2. Shipping billions of dollars to Ukrainian oligarchs and making their will one's own preference and strategy is not only a very good strategy, but also a very cunning strategy, which will ultimately defeat the very same anti-Russian oligarchs.
3. Part of Russia's strategy was to make such serious political and strategic mistakes because only by making such serious strategic mistakes one can defeat and confound not only one's fans and supporters (for whom one never makes any mistakes and has to be just admired and always), but also one's and Russia's  enemies.
4. What Putin said is true and sincerely said, and there is no need to think any further about it.
5. Such oligarchs-(self)serving "strategy" does not serve Russia's interests; it enabled the Maidan/Banderite takeover and continues to define the pro-Minsk and Minsk-based (anti-Novorossiya) strategy.
6. Putin's support of "the existing authorities" and exclusive reliance on them not only fails to match Western use of NGOs and broader (people-based and people-oriented) policies, it also limits Russia's options, alternatives, choices and even Moscow's own (strategic) intelligence.
7. Playing such a "good guy" betrays the narrow (comprador) class interest behind such thinking, which prides itself in having put on one's eyes such blinders, even while calling them a 20/20 vision.
8. Nothing above matters for any blunder, mistake, or oversight can be explained as a stroke of unfathomable genius, which must be simply and utterly believed and admired out of wisdom and one's sense of duty toward the post-Soviet/anti-Soviet leadership and elite. For we have nothing else left.

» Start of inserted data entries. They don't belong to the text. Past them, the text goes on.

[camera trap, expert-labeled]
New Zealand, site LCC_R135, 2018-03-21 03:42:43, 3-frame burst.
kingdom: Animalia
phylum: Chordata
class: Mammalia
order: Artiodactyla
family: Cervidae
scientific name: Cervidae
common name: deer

Having passed the simple test, let me continue with my own thread of thought.

Nearly all the "help" from Russia (for nearly 25 years and 15 years of Putin's rule) thus went to to Ukrainian oligarchs, thus feeding the beast, the monster. For Ukrainian corrupt oligarchs growing to fully embrace revived Banderism/Ukrainian fascism and further identifying themselves with it are anything but monstrous and beastly.

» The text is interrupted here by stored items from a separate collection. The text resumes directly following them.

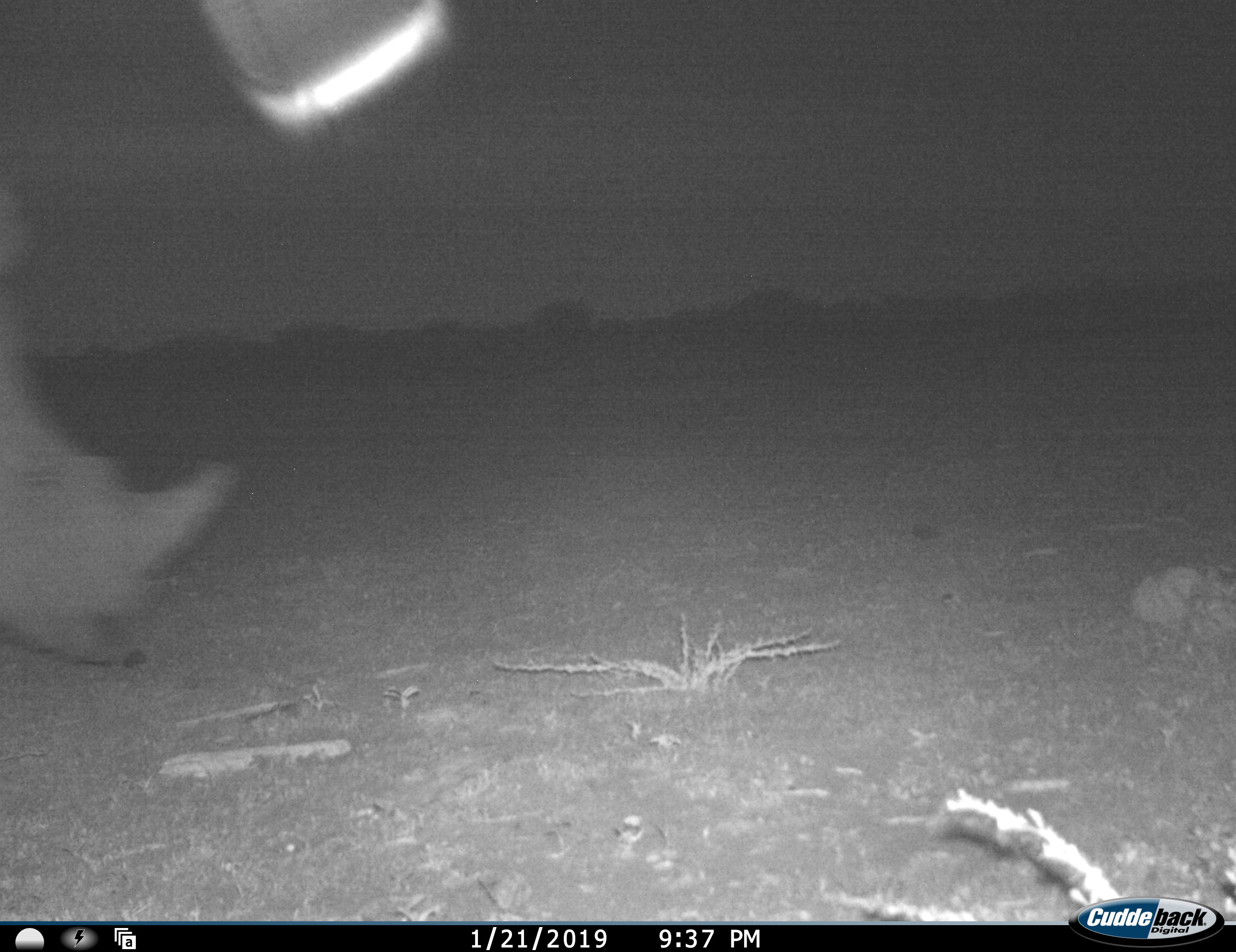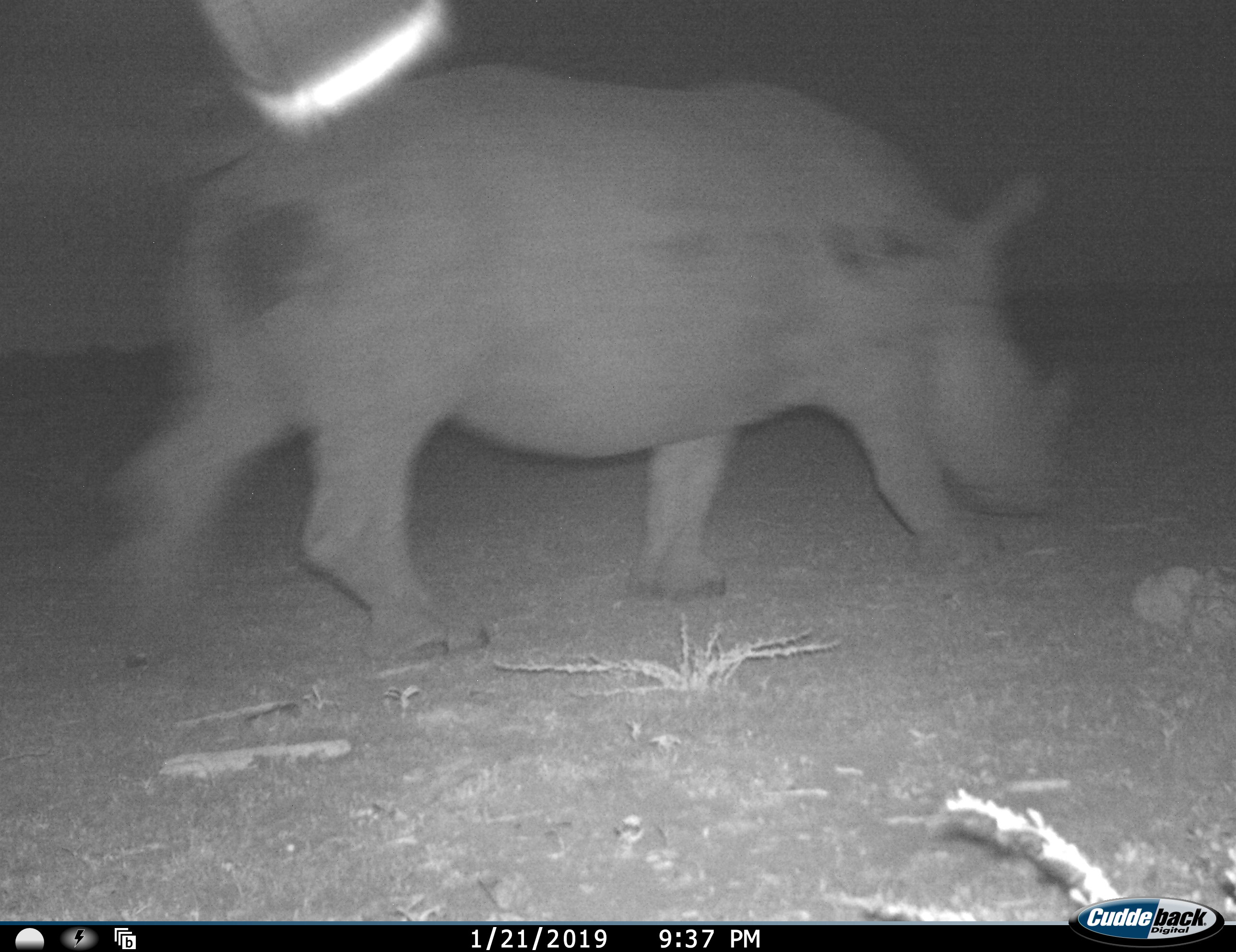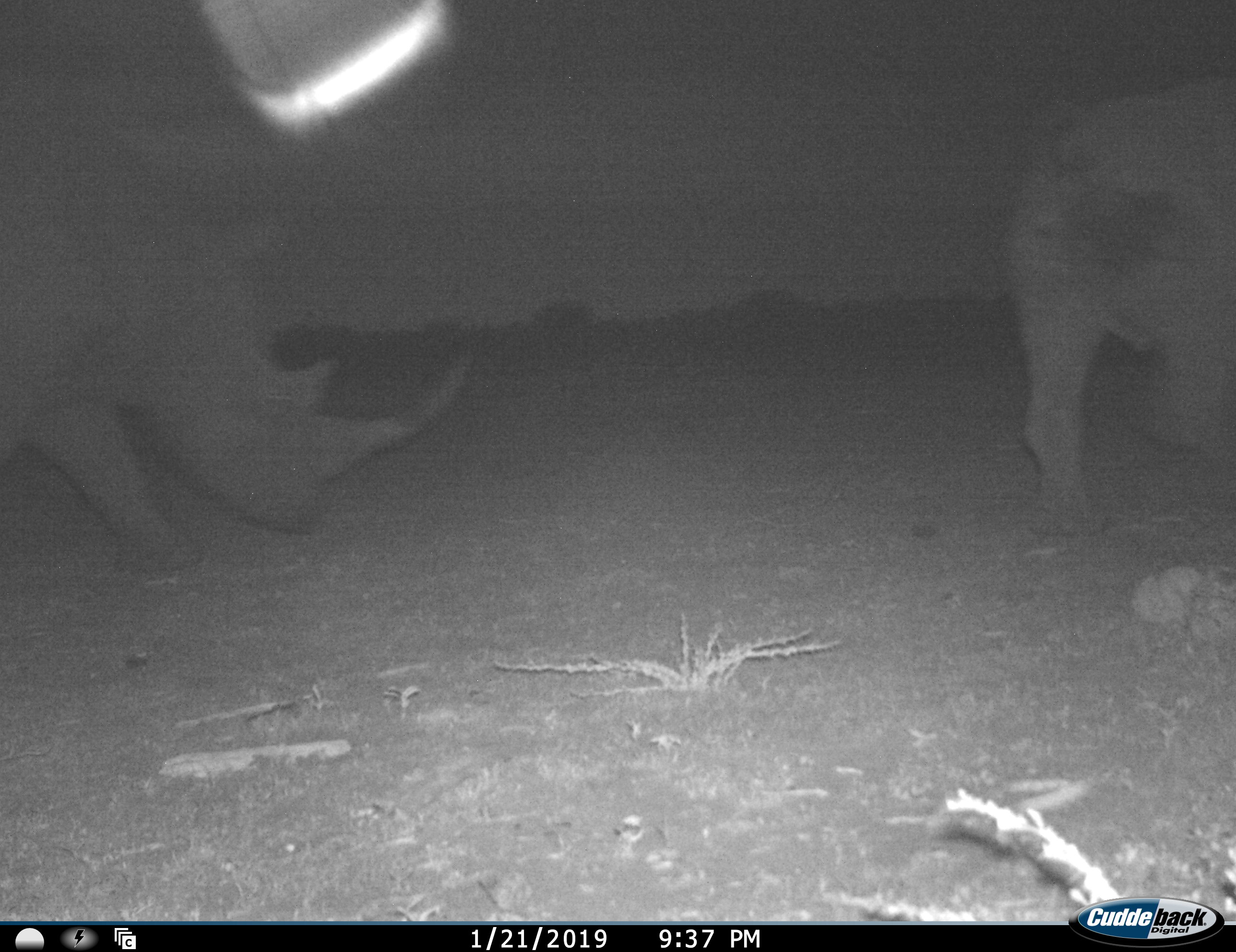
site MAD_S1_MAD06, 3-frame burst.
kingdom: Animalia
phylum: Chordata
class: Mammalia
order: Perissodactyla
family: Rhinocerotidae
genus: Ceratotherium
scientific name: Ceratotherium simum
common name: white rhinoceros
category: rhinoceroswhite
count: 2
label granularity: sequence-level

The Russian government, including Putin, had no other and nor better idea than that one. Thus, feeding (thought not quite "electing" the "bad and corrupt leadership" of thieves and crooks, the Russian leadership did its part in doing what happened and undoing the achievements of the Soviet people and the results of the Soviet WWII victory. Russia (i.e. Putin) did not elect to do otherwise or to even have a real, proper, not to mention ethical strategy.

Facing this harsh (or even terrible) truth would be a first necessary step not only in much overdue self-criticism, but also a necessary prerequisite in overcoming the crisis and the great threat to Russia when the beast has already risen and proved that it is deadly.

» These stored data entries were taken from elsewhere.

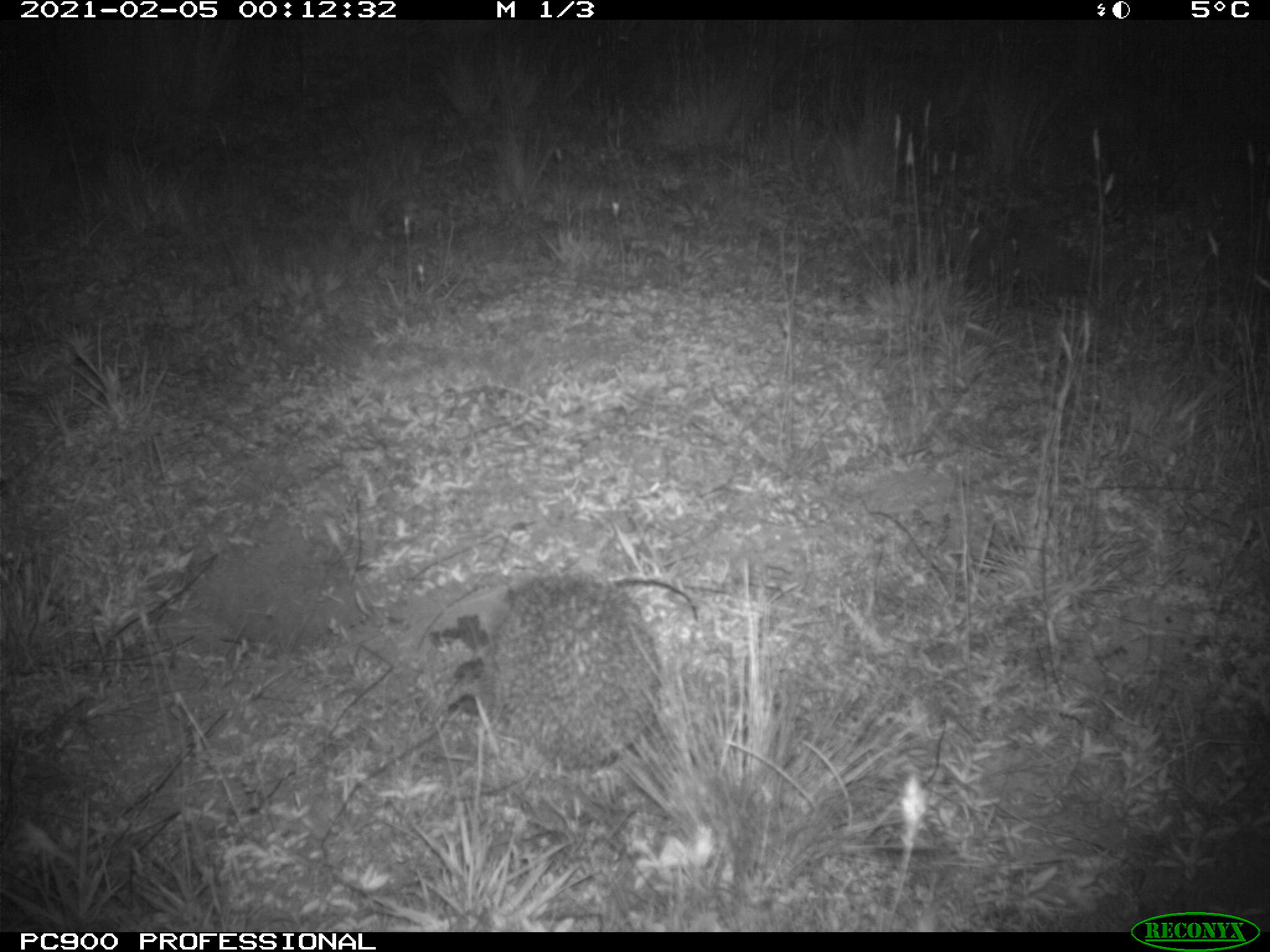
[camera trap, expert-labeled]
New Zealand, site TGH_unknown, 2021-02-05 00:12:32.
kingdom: Animalia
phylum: Chordata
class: Mammalia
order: Eulipotyphla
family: Erinaceidae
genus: Erinaceus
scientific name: Erinaceus europaeus europaeus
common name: european hedgehog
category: hedgehog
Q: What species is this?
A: Hedgehog (european hedgehog) (Erinaceus europaeus europaeus).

Ethical strategy is that one that takes the good and the just together with people's aspirations and need for what is good, just and true seriously and for real. Seriously. Subsidizing (anti-Russian), amoral, immoral, unethical and Banderism-leaning/loving oligarchs (with billions of dollars) is the antithesis of all that.

In fact, Mozgovoy who dared to stand up against "oligarchs united," thus for the people, on the ethical ground and for ethical strategy, was killed chiefly because for this very thing. He made a difference and stood in the way of immoral, amoral, self-serving cunning of oligarchy for which the Nazis are a lesser evil (if not potential "partners") than the objective and genuine aspirations of the people. 

And, yes, I do believe that a sign of intelligence and strategic thought is an ability to identify and develop options and alternatives, besides and above black-and-white or monochromatic thinking. And part of it is not to slight, mock, deride or ditch the importance of the good. Any good thought and strategy demands that.